Skip to content

ImageCache/ImageBuf read performance#480

Merged
lgritz merged 9 commits intoAcademySoftwareFoundation:masterfrom
lgritz:lg-icperf
Jan 2, 2013
Merged

ImageCache/ImageBuf read performance#480
lgritz merged 9 commits intoAcademySoftwareFoundation:masterfrom
lgritz:lg-icperf

Conversation

@lgritz
Copy link
Collaborator

@lgritz lgritz commented Dec 31, 2012

I spent some time carefully profiling image read performance of scanline OpenEXR images in OIIO. I was particularly interested in making sure that reading via an ImageBuf or ImageCache::get_pixels did not have too much overhead compared to a raw ImageInput::read_image (presumed to be "speed of light", the barest wrapping of the underlying library calls), and how autotile/autoscanline affected things.

First thing I noticed is a big flaw in my libOpenImageIO/imagespeed_test, I had neglected to fully flush the ImageCache between sub-tests, and that was throwing off my numbers, making IB and IC look rosier than they really were. I also augmented imagespeed_test to explicitly cover several more of the combinations I describe above. Here is example output from my Macbook Pro on a 2336x1198 4-channel float OpenEXR file:

read_image speed: 0.12s
read_scanline (1 at a time) speed: 0.33s
read_scanlines (64 at a time) speed: 0.12s
ImageBuf read speed: 0.30s
ImageCache get_pixels speed: 0.28s
With autotile = 64:
ImageBuf read speed: 0.41s
ImageCache get_pixels speed: 0.39s
With autotile = 64, autoscanline = 1:
ImageBuf read speed: 0.48s
ImageCache get_pixels speed: 0.47s

Some interesting things we can say already:

  • Using read_scanlines in 64-scanline chunks is equally fast as a read_image (which internally uses read_scanlines in 256-scanline chunks). But read_scanline individually reading each line takes almost 3x longer! This is because when reading multiple scanlines at once, the OpenEXR library (libIlmImf) uses multiple threads to pipeline the reads and decompresses. When you read just one scanline, it doesn't have the opportunity to do that.

Items in a dataset:
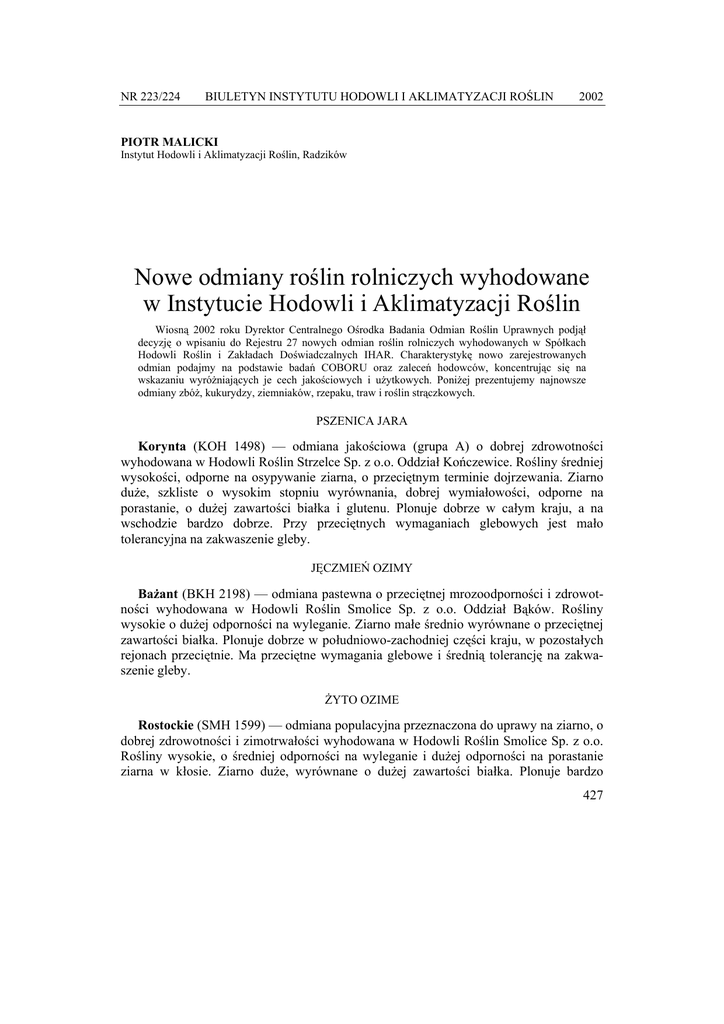 NR 223/224 BIULETYN INSTYTUTU HODOWLI I AKLIMATYZACJI ROŚLIN 2002

PIOTR MALICKI
Instytut Hodowli i Aklimatyzacji Roślin, Radzików

Nowe odmiany roślin rolniczych wyhodowane w Instytucie Hodowli i Aklimatyzacji Roślin

Wiosną 2002 roku Dyrektor Centralnego Ośrodka Badania Odmian Roślin Uprawnych podjął decyzję o wpisaniu do Rejestru 27 nowych odmian roślin rolniczych wyhodowanych w Spółkach Hodowli Roślin i Zakładach Doświadczalnych IHAR. Charakterystykę nowo zarejestrowanych odmian podajmy na podstawie badań COBORU oraz zaleceń hodowców, koncentrując się na wskazaniu wyróżniających je cech jakościowych i użytkowych. Poniżej prezentujemy najnowsze odmiany zbóż, kukurydzy, ziemniaków, rzepaku, traw i roślin strączkowych.

PSZENICA JARA

**Korynta** (KOH 1498) — odmiana jakościowa (grupa A) o dobrej zdrowotności wyhodowana w Hodowli Roślin Strzelce Sp. z o.o. Oddział Kończewice. Rośliny średniej wysokości, odporne na osypywanie ziarna, o przeciętnym terminie dojrzewania. Ziarno duże, szkliste o wysokim stopniu wyrównania, dobrej wymiałowości, odporne na porastanie, o dużej zawartości białka i glutenu. Plonuje dobrze w całym kraju, a na wschodzie bardzo dobrze. Przy przeciętnych wymaganiach glebowych jest mało tolerancyjna na zakwaszenie gleby.

JĘCZMIEŃ OZIMY

**Bażant** (BKH 2198) — odmiana pastewna o przeciętnej mrozoodporności i zdrowotności wyhodowana w Hodowli Roślin Smolice Sp. z o.o. Oddział Bąków. Rośliny wysokie o dużej odporności na wyleganie. Ziarno małe średnio wyrównane o przeciętnej zawartości białka. Plonuje dobrze w południowo-zachodniej części kraju, w pozostałych rejonach przeciętnie. Ma przeciętne wymagania glebowe i średnią tolerancję na zakwaszenie gleby.

ŻYTO OZIME

**Rostockie** (SMH 1599) — odmiana populacyjna przeznaczona do uprawy na ziarno, o dobrej zdrowotności i zimotrwałości wyhodowana w Hodowli Roślin Smolice Sp. z o.o. Rośliny wysokie, o średniej odporności na wyleganie i dużej odporności na porastanie ziarna w kłosie. Ziarno duże, wyrównane o dużej zawartości białka. Plonuje bardzo

427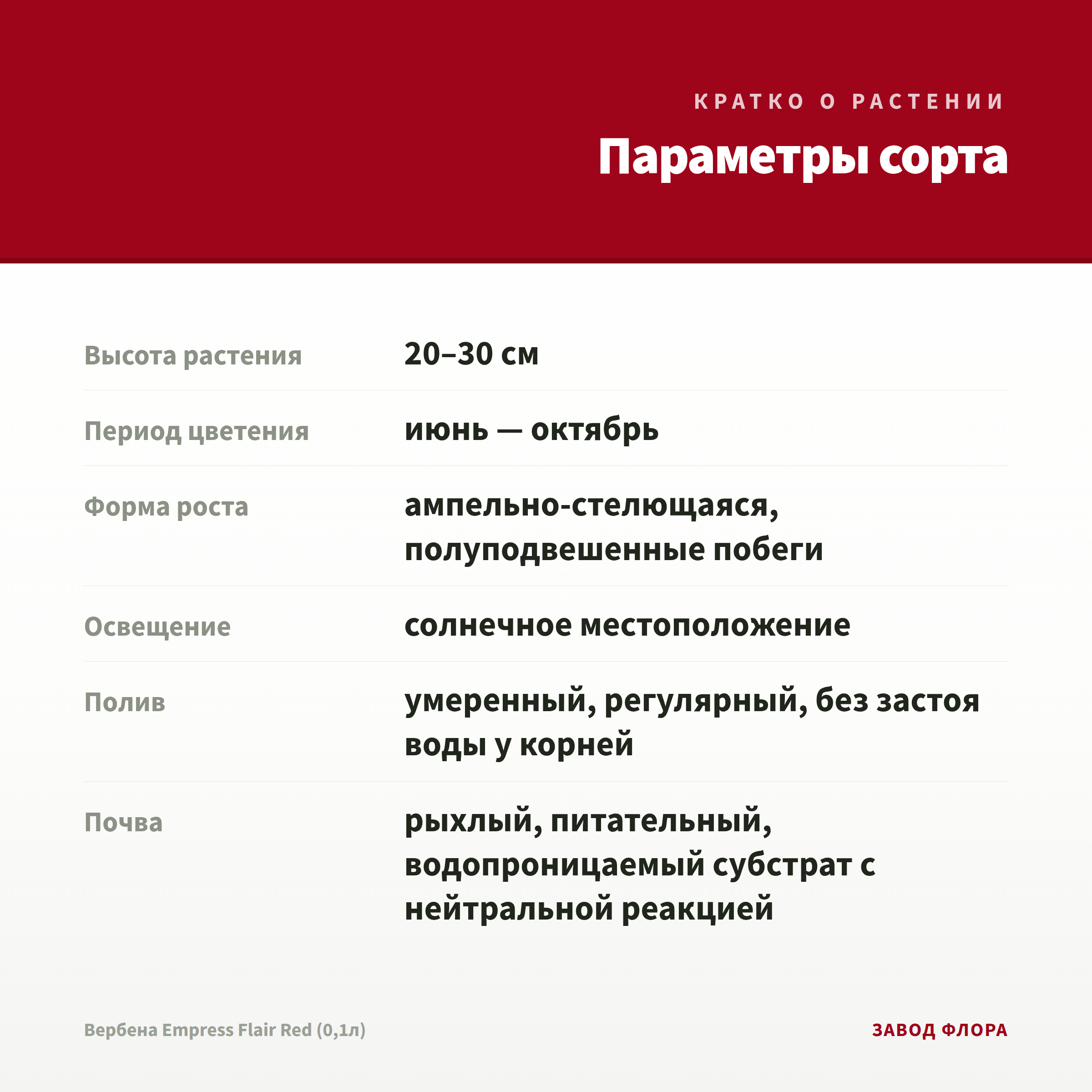 КРАТКО О РАСТЕНИИ

Параметры сорта

| | |
|---|---|
| Высота растения | 20–30 см |
| Период цветения | июнь — октябрь |
| Форма роста | ампельно-стелющаяся, полуподвешенные побеги |
| Освещение | солнечное местоположение |
| Полив | умеренный, регулярный, без застоя воды у корней |
| Почва | рыхлый, питательный, водопроницаемый субстрат с нейтральной реакцией |

Вербена Empress Flair Red (0,1л)

ЗАВОД ФЛОРА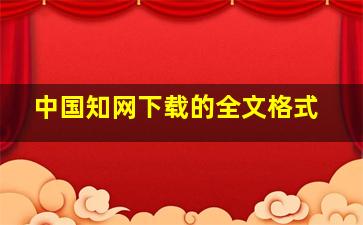 中国知网下载的全文格式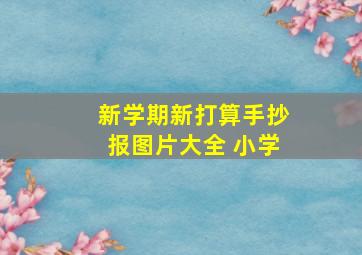 新学期新打算手抄报图片大全 小学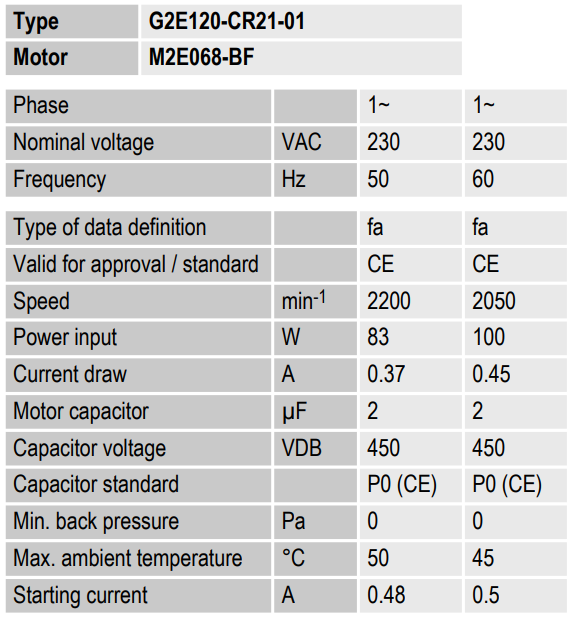 | Type | G2E120-CR21-01 |
|---|---|
| Motor | M2E068-BF |

| Phase | | 1~ | 1~ |
|---|---|---|---|
| Nominal voltage | VAC | 230 | 230 |
| Frequency | Hz | 50 | 60 |

| Type of data definition | | fa | fa |
|---|---|---|---|
| Valid for approval / standard | | CE | CE |
| Speed | $min^{-1}$ | 2200 | 2050 |
| Power input | W | 83 | 100 |
| Current draw | A | 0.37 | 0.45 |
| Motor capacitor | µF | 2 | 2 |
| Capacitor voltage | VDB | 450 | 450 |
| Capacitor standard | | P0 (CE) | P0 (CE) |
| Min. back pressure | Pa | 0 | 0 |
| Max. ambient temperature | °C | 50 | 45 |
| Starting current | A | 0.48 | 0.5 |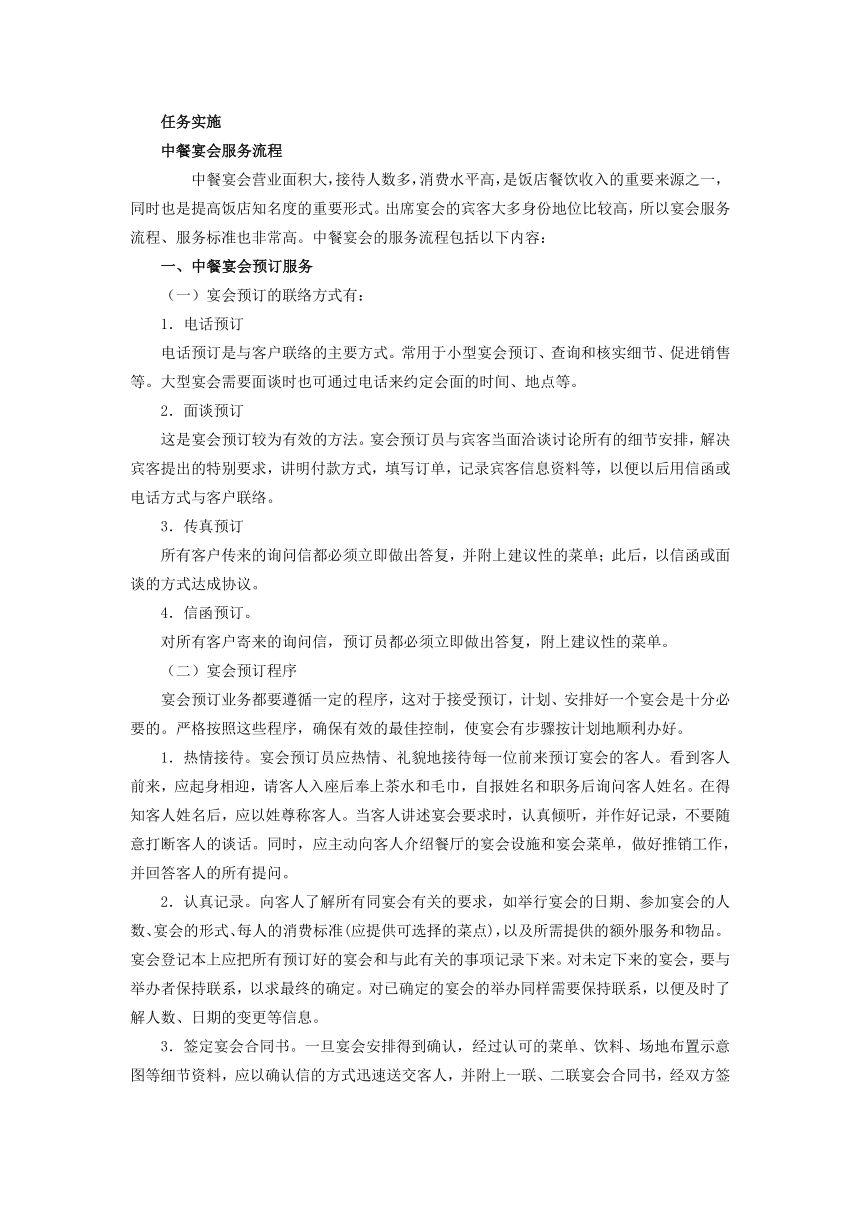 任务实施

中餐宴会服务流程

中餐宴会营业面积大，接待人数多，消费水平高，是饭店餐饮收入的重要来源之一，同时也是提高饭店知名度的重要形式。出席宴会的宾客大多身份地位比较高，所以宴会服务流程、服务标准也非常高。中餐宴会的服务流程包括以下内容：

一、中餐宴会预订服务

（一）宴会预订的联络方式有：

1．电话预订

电话预订是与客户联络的主要方式。常用于小型宴会预订、查询和核实细节、促进销售等。大型宴会需要面谈时也可通过电话来约定会面的时间、地点等。

2．面谈预订

这是宴会预订较为有效的方法。宴会预订员与宾客当面洽谈讨论所有的细节安排，解决宾客提出的特别要求，讲明付款方式，填写订单，记录宾客信息资料等，以便以后用信函或电话方式与客户联络。

3．传真预订

所有客户传来的询问信都必须立即做出答复，并附上建议性的菜单；此后，以信函或面谈的方式达成协议。

4．信函预订。

对所有客户寄来的询问信，预订员都必须立即做出答复，附上建议性的菜单。

（二）宴会预订程序

宴会预订业务都要遵循一定的程序，这对于接受预订，计划、安排好一个宴会是十分必要的。严格按照这些程序，确保有效的最佳控制，使宴会有步骤按计划地顺利办好。

1．热情接待。宴会预订员应热情、礼貌地接待每一位前来预订宴会的客人。看到客人前来，应起身相迎，请客人入座后奉上茶水和毛巾，自报姓名和职务后询问客人姓名。在得知客人姓名后，应以姓尊称客人。当客人讲述宴会要求时，认真倾听，并作好记录，不要随意打断客人的谈话。同时，应主动向客人介绍餐厅的宴会设施和宴会菜单，做好推销工作，并回答客人的所有提问。

2．认真记录。向客人了解所有同宴会有关的要求，如举行宴会的日期、参加宴会的人数、宴会的形式、每人的消费标准(应提供可选择的菜点)，以及所需提供的额外服务和物品。宴会登记本上应把所有预订好的宴会和与此有关的事项记录下来。对未定下来的宴会，要与举办者保持联系，以求最终的确定。对已确定的宴会的举办同样需要保持联系，以便及时了解人数、日期的变更等信息。

3．签定宴会合同书。一旦宴会安排得到确认，经过认可的菜单、饮料、场地布置示意图等细节资料，应以确认信的方式迅速送交客人，并附上一联、二联宴会合同书，经双方签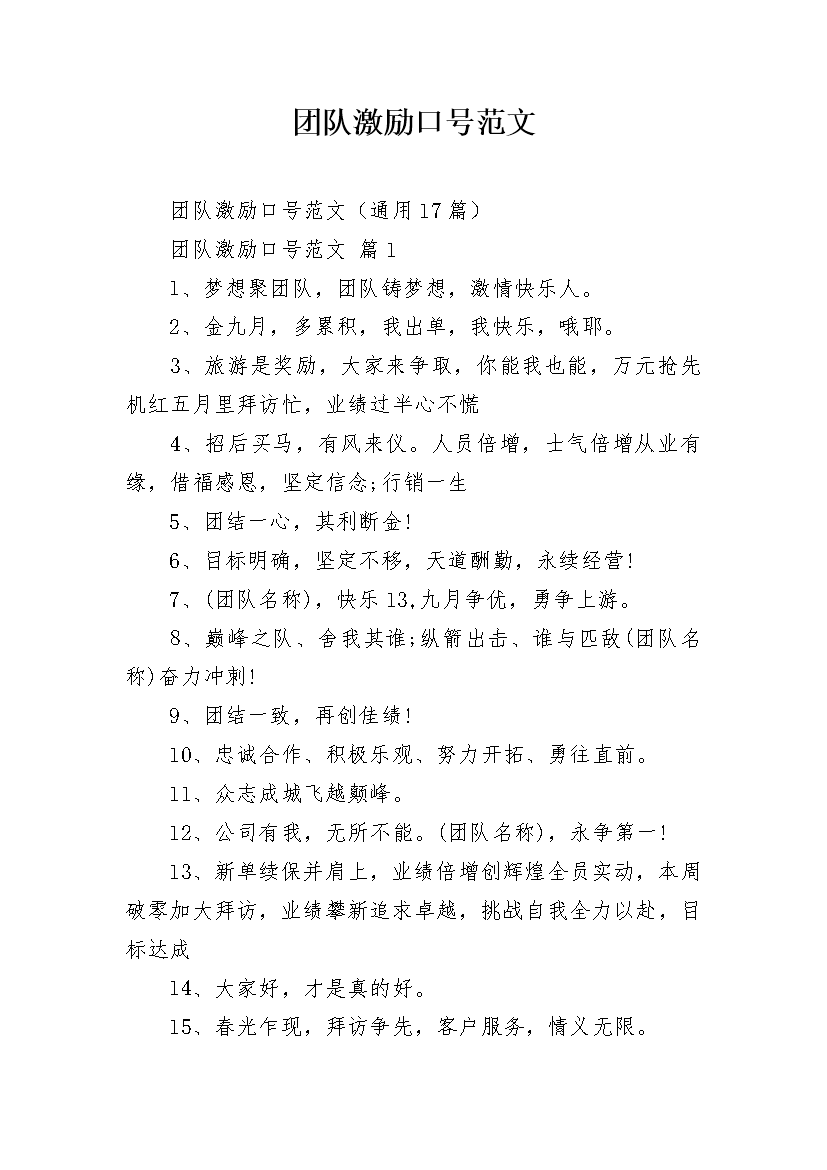 团队激励口号范文

团队激励口号范文（通用17篇）

团队激励口号范文 篇1

1、梦想聚团队，团队铸梦想，激情快乐人。

2、金九月，多累积，我出单，我快乐，哦耶。

3、旅游是奖励，大家来争取，你能我也能，万元抢先机红五月里拜访忙，业绩过半心不慌

4、招后买马，有风来仪。人员倍增，士气倍增从业有缘，借福感恩，坚定信念;行销一生

5、团结一心，其利断金!

6、目标明确，坚定不移，天道酬勤，永续经营!

7、(团队名称)，快乐13,九月争优，勇争上游。

8、巅峰之队、舍我其谁;纵箭出击、谁与匹敌(团队名称)奋力冲刺!

9、团结一致，再创佳绩!

10、忠诚合作、积极乐观、努力开拓、勇往直前。

11、众志成城飞越颠峰。

12、公司有我，无所不能。(团队名称)，永争第一!

13、新单续保并肩上，业绩倍增创辉煌全员实动，本周破零加大拜访，业绩攀新追求卓越，挑战自我全力以赴，目标达成

14、大家好，才是真的好。

15、春光乍现，拜访争先，客户服务，情义无限。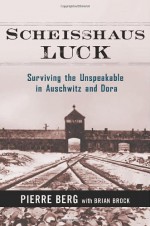 SCHEISSHAUS LUCK

Surviving the Unspeakable in Auschwitz and Dora

PIERRE BERG with BRIAN BROCK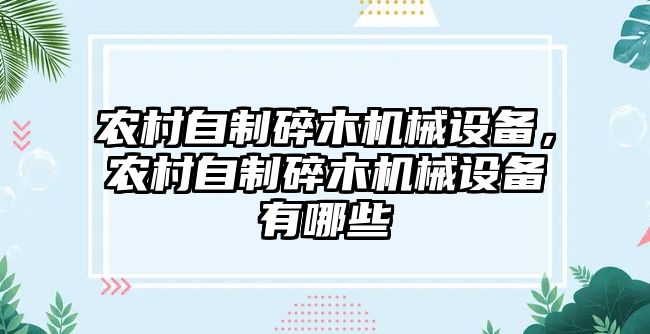 农村自制碎木机械设备，农村自制碎木机械设备有哪些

TASK SET:
A - Repeat the image read performance post from "I spent some" to "autotile/autoscanline affected things.".
B - Proceed with the image read performance post from the point where it stops.
The entries aren't needed for any of this.

RESULTS OF THE TASKS:
A -
I spent some time carefully profiling image read performance of scanline OpenEXR images in OIIO. I was particularly interested in making sure that reading via an ImageBuf or ImageCache::get_pixels did not have too much overhead compared to a raw ImageInput::read_image (presumed to be "speed of light", the barest wrapping of the underlying library calls), and how autotile/autoscanline affected things.

B -
  • Reading the same file with either ImageBuf or IC::get_pixels is a high penalty -- about 2.5x slower than speed of light.
  • When autotile is turned on, it's even worse, and when autoscanline=1 (which is supposed to be an improvement, by making the "virtual tiles" the full width of the image), it's even slower, 4x SOL.

OK, so I carefully profiled those code paths and made a number of improvements. I'll give you the results first:

read_image speed: 0.12s
read_scanline (1 at a time) speed: 0.33s
read_scanlines (64 at a time) speed: 0.12s
ImageBuf read speed: 0.15s
ImageCache get_pixels speed: 0.14s
With autotile = 64:
ImageBuf read speed: 0.33s
ImageCache get_pixels speed: 0.32s
With autotile = 64, autoscanline = 1:
ImageBuf read speed: 0.18s
ImageCache get_pixels speed: 0.17s

Bottom line is that I've DOUBLED the image reading speed of using ImageBuf and ImageCache::get_pixels when autotile is off, they are now almost as fast as raw calls to ImageInput::read_scanlines or read_image. Autotile is still much slower, though much improved compared to before. And the combination of autotile and autoscanline has been nearly tripled in performance, and is now only incrementally slower than when autotile is off (that is, when the ImageCache reads the whole image as one tile).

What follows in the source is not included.